Reduce Postgres query time from seconds to milliseconds with partial indexes
February 26, 2018
A popular way to increase query performance in Postgres is to add indexes. However, if a table is sufficiently large, query performance can still be slow even with appropriate indexes are added. Fortunately, Postgres has an other trick up its sleeve. Partial indexes!
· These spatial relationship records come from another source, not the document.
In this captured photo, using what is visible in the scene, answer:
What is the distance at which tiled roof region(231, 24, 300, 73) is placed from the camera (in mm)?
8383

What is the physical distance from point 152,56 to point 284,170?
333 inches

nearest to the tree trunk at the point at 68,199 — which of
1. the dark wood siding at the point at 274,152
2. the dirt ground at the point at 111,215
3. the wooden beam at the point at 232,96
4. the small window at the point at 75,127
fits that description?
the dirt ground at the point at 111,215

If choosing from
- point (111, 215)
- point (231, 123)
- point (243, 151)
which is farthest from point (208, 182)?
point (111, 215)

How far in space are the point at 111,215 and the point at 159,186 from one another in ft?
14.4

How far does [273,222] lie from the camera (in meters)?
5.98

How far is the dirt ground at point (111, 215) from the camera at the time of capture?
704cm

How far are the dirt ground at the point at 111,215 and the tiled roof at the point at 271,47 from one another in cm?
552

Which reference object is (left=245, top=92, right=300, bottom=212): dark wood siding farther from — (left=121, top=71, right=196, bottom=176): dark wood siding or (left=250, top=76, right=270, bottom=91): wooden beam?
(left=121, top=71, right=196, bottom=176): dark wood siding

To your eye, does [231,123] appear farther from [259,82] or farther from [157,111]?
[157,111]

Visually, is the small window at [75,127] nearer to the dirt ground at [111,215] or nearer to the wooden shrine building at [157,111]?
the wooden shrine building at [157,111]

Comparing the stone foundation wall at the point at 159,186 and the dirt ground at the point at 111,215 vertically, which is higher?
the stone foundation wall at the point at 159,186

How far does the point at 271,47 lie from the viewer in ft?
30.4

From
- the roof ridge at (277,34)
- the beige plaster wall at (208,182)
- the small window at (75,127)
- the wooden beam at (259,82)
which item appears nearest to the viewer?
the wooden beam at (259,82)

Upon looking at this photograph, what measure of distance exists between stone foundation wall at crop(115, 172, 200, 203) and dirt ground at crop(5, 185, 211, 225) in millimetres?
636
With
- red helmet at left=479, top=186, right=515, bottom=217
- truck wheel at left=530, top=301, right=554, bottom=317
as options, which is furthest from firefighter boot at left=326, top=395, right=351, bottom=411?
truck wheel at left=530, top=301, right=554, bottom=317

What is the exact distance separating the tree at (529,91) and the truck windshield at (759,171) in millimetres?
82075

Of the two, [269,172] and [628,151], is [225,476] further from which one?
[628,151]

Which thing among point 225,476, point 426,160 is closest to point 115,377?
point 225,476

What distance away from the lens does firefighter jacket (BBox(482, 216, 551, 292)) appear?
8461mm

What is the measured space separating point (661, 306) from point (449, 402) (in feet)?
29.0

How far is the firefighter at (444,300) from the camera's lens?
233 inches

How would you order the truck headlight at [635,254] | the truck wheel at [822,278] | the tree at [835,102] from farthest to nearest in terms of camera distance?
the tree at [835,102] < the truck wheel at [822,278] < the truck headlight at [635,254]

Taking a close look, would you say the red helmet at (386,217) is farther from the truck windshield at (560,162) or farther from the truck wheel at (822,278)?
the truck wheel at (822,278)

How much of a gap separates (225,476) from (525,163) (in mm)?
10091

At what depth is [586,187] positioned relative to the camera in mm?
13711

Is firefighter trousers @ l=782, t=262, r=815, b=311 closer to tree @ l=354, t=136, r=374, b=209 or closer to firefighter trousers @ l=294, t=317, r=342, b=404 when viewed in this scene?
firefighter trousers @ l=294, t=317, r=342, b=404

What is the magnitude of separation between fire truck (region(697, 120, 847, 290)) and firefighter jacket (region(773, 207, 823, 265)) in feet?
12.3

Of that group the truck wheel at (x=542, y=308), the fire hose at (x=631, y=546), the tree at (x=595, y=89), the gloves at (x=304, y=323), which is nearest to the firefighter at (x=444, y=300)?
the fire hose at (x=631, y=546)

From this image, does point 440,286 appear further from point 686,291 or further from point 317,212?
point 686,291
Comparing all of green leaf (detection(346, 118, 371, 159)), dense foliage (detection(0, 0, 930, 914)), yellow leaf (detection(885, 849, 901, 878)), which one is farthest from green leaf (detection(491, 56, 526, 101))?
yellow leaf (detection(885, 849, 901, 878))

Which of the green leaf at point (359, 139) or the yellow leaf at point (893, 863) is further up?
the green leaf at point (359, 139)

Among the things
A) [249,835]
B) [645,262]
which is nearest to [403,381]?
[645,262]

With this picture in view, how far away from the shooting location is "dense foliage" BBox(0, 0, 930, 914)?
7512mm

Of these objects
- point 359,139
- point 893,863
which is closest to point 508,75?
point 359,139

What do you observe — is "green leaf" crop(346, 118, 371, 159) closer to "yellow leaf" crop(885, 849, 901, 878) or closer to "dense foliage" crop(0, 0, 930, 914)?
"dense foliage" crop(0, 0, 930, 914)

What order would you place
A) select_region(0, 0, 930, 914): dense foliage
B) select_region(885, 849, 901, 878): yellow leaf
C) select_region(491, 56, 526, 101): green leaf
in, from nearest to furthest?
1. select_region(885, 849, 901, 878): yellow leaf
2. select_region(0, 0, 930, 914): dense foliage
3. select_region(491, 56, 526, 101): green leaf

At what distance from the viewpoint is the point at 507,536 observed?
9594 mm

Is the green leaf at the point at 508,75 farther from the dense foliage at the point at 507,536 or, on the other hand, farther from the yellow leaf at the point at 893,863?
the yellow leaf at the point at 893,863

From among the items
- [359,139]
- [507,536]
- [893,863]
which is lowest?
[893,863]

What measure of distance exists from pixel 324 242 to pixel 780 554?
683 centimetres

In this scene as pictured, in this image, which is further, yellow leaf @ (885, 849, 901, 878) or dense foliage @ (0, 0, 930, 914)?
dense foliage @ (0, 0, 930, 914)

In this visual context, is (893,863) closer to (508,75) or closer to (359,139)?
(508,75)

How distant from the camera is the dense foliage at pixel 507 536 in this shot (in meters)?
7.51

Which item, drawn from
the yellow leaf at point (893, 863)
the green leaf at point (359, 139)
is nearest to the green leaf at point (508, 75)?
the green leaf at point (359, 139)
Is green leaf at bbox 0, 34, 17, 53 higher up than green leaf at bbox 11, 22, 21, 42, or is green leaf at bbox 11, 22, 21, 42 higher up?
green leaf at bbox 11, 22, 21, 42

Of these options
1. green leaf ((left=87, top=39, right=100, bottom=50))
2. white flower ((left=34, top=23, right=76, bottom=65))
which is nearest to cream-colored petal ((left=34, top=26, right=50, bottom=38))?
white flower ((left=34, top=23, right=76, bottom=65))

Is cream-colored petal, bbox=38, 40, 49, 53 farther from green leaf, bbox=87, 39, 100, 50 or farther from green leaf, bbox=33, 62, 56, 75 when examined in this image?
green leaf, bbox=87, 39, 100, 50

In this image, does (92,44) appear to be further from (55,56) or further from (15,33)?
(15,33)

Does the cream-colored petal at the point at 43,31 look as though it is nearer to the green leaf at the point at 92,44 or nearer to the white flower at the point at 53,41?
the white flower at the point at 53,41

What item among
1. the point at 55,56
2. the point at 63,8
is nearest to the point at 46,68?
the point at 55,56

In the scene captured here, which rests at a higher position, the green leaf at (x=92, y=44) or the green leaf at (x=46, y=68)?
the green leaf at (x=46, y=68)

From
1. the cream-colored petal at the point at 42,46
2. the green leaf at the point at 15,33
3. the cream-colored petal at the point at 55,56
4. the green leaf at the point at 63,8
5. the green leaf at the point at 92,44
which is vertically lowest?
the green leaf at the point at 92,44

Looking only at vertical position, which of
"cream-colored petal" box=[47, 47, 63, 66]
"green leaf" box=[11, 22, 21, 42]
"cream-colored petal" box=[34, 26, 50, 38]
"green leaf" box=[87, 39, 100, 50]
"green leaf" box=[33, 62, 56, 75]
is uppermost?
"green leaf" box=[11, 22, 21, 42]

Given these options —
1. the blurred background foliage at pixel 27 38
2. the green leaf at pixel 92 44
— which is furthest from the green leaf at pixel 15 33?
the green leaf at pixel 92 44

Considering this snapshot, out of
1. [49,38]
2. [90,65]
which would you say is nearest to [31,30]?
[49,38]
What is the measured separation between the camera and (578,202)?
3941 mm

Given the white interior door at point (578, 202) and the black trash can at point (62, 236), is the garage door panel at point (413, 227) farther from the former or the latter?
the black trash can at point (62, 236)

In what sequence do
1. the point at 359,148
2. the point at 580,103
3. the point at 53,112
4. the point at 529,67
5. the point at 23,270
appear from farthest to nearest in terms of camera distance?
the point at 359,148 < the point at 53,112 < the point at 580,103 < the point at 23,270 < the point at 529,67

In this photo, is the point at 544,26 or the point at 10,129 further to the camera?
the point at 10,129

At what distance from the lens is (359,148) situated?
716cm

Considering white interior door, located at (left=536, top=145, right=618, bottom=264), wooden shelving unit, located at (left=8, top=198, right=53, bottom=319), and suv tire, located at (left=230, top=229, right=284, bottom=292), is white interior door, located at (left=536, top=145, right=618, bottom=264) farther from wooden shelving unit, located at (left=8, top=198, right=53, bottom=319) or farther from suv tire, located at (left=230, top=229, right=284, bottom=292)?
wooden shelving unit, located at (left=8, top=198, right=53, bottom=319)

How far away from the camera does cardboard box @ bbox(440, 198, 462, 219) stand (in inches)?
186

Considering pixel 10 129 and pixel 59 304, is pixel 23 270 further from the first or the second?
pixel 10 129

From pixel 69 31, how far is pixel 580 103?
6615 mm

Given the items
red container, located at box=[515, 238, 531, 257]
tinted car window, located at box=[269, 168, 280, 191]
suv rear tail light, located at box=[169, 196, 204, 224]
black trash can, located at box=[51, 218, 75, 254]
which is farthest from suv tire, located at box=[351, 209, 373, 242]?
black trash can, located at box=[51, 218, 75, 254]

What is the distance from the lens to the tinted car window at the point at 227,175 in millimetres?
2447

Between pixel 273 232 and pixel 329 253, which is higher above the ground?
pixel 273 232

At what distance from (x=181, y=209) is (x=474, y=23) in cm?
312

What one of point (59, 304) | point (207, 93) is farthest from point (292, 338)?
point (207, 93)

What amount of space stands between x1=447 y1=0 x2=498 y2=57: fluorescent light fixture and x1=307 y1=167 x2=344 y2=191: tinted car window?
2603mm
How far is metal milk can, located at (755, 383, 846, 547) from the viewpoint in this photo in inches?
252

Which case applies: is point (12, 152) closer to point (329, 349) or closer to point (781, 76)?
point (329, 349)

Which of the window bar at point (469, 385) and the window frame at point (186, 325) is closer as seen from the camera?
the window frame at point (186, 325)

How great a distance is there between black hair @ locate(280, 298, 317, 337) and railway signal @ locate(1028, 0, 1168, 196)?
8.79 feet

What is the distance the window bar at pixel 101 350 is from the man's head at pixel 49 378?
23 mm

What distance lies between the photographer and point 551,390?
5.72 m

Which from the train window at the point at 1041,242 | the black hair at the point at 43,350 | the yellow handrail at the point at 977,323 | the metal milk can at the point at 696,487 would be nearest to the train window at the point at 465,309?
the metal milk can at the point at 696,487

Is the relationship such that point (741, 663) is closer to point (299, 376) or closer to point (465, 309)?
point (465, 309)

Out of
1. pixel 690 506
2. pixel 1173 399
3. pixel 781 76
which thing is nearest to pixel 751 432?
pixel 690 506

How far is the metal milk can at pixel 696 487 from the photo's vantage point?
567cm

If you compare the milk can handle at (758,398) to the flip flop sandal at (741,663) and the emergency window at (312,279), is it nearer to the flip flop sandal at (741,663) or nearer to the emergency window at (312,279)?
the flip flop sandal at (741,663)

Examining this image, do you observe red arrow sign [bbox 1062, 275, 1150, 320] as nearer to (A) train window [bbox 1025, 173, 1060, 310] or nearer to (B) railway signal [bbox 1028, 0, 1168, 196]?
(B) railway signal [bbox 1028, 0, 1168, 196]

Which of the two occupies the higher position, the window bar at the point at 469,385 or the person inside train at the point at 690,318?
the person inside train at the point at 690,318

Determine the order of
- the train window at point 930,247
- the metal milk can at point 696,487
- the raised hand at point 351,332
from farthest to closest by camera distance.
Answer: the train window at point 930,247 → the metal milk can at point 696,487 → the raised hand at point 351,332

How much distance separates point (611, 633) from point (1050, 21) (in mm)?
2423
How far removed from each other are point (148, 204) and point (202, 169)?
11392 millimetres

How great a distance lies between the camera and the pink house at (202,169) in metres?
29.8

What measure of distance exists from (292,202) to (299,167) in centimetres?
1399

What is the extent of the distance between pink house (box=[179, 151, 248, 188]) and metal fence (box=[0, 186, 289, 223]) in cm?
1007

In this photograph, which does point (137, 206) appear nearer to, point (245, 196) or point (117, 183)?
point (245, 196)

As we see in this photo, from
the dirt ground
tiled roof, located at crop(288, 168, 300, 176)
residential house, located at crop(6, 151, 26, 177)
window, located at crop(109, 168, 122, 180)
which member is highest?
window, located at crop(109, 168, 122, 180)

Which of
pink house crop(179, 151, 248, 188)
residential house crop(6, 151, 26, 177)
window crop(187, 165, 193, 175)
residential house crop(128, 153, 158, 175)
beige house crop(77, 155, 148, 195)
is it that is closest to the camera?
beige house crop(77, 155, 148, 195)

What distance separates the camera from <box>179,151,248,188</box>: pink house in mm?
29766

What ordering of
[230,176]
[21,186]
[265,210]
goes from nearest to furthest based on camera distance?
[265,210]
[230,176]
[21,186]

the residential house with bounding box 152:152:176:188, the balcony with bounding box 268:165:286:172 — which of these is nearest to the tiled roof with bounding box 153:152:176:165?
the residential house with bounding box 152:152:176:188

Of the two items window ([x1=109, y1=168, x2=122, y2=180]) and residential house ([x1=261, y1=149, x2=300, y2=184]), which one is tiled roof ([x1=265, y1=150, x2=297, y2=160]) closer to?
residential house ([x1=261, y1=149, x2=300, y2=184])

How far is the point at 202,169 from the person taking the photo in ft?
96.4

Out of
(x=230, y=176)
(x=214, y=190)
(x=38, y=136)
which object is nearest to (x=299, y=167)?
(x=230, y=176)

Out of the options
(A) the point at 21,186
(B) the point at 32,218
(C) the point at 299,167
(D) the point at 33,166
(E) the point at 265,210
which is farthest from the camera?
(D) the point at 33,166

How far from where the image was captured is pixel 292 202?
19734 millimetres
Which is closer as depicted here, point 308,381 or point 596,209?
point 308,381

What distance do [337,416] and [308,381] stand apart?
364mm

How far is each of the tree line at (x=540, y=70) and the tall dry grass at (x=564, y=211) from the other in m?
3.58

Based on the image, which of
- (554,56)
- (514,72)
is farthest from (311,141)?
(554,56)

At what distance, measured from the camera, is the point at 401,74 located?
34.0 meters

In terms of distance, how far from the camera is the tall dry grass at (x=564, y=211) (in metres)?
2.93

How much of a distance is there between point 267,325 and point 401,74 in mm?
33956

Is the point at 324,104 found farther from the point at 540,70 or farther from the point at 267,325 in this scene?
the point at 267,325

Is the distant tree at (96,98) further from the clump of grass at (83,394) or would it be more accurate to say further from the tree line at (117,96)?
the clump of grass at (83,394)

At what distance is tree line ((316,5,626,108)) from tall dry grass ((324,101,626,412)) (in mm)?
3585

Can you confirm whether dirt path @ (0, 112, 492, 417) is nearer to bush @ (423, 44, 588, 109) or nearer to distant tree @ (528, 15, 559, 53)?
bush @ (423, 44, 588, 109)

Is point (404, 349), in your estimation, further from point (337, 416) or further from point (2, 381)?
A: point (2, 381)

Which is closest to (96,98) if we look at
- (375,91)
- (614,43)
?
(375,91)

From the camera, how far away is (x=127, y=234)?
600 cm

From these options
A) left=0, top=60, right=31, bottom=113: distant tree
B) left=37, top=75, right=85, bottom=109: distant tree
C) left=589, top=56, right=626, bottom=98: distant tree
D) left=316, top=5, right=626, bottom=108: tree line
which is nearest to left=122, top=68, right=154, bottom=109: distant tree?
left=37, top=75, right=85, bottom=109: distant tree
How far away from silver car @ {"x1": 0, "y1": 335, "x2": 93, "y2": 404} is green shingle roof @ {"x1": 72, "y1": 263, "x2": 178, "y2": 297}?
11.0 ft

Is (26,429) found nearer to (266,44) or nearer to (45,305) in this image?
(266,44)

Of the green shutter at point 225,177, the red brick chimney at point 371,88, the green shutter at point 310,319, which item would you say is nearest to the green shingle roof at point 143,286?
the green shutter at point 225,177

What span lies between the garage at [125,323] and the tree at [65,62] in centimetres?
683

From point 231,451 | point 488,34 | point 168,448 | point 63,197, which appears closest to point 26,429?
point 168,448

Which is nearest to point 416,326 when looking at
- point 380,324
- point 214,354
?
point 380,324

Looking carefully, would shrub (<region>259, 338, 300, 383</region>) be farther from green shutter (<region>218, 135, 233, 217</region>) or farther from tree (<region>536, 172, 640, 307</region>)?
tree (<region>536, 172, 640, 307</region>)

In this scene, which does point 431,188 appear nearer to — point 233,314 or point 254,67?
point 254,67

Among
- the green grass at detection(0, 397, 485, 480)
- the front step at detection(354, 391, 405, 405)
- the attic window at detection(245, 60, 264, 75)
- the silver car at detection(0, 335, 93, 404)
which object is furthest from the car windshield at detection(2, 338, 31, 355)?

At SupportBee, we receive tens of thousands of emails each day. We process and eventually store those emails in a tickets
table. Many parts of our application query the tickets
table. Here’s one such query
SELECT tickets.id, tickets.last_reply_at FROM "tickets" WHERE "tickets"."account_id" = 1234 AND "tickets"."spam" = 'f' AND "tickets"."trash" = 'f' AND "tickets"."state" = 1 ORDER BY "tickets"."last_reply_at" ASC;
The query fetches legitimate (i.e. not spam or trash) unanswered tickets that belong to a specific account. Despite having indexes on the tickets
table, the query consumed upwards of 4 seconds!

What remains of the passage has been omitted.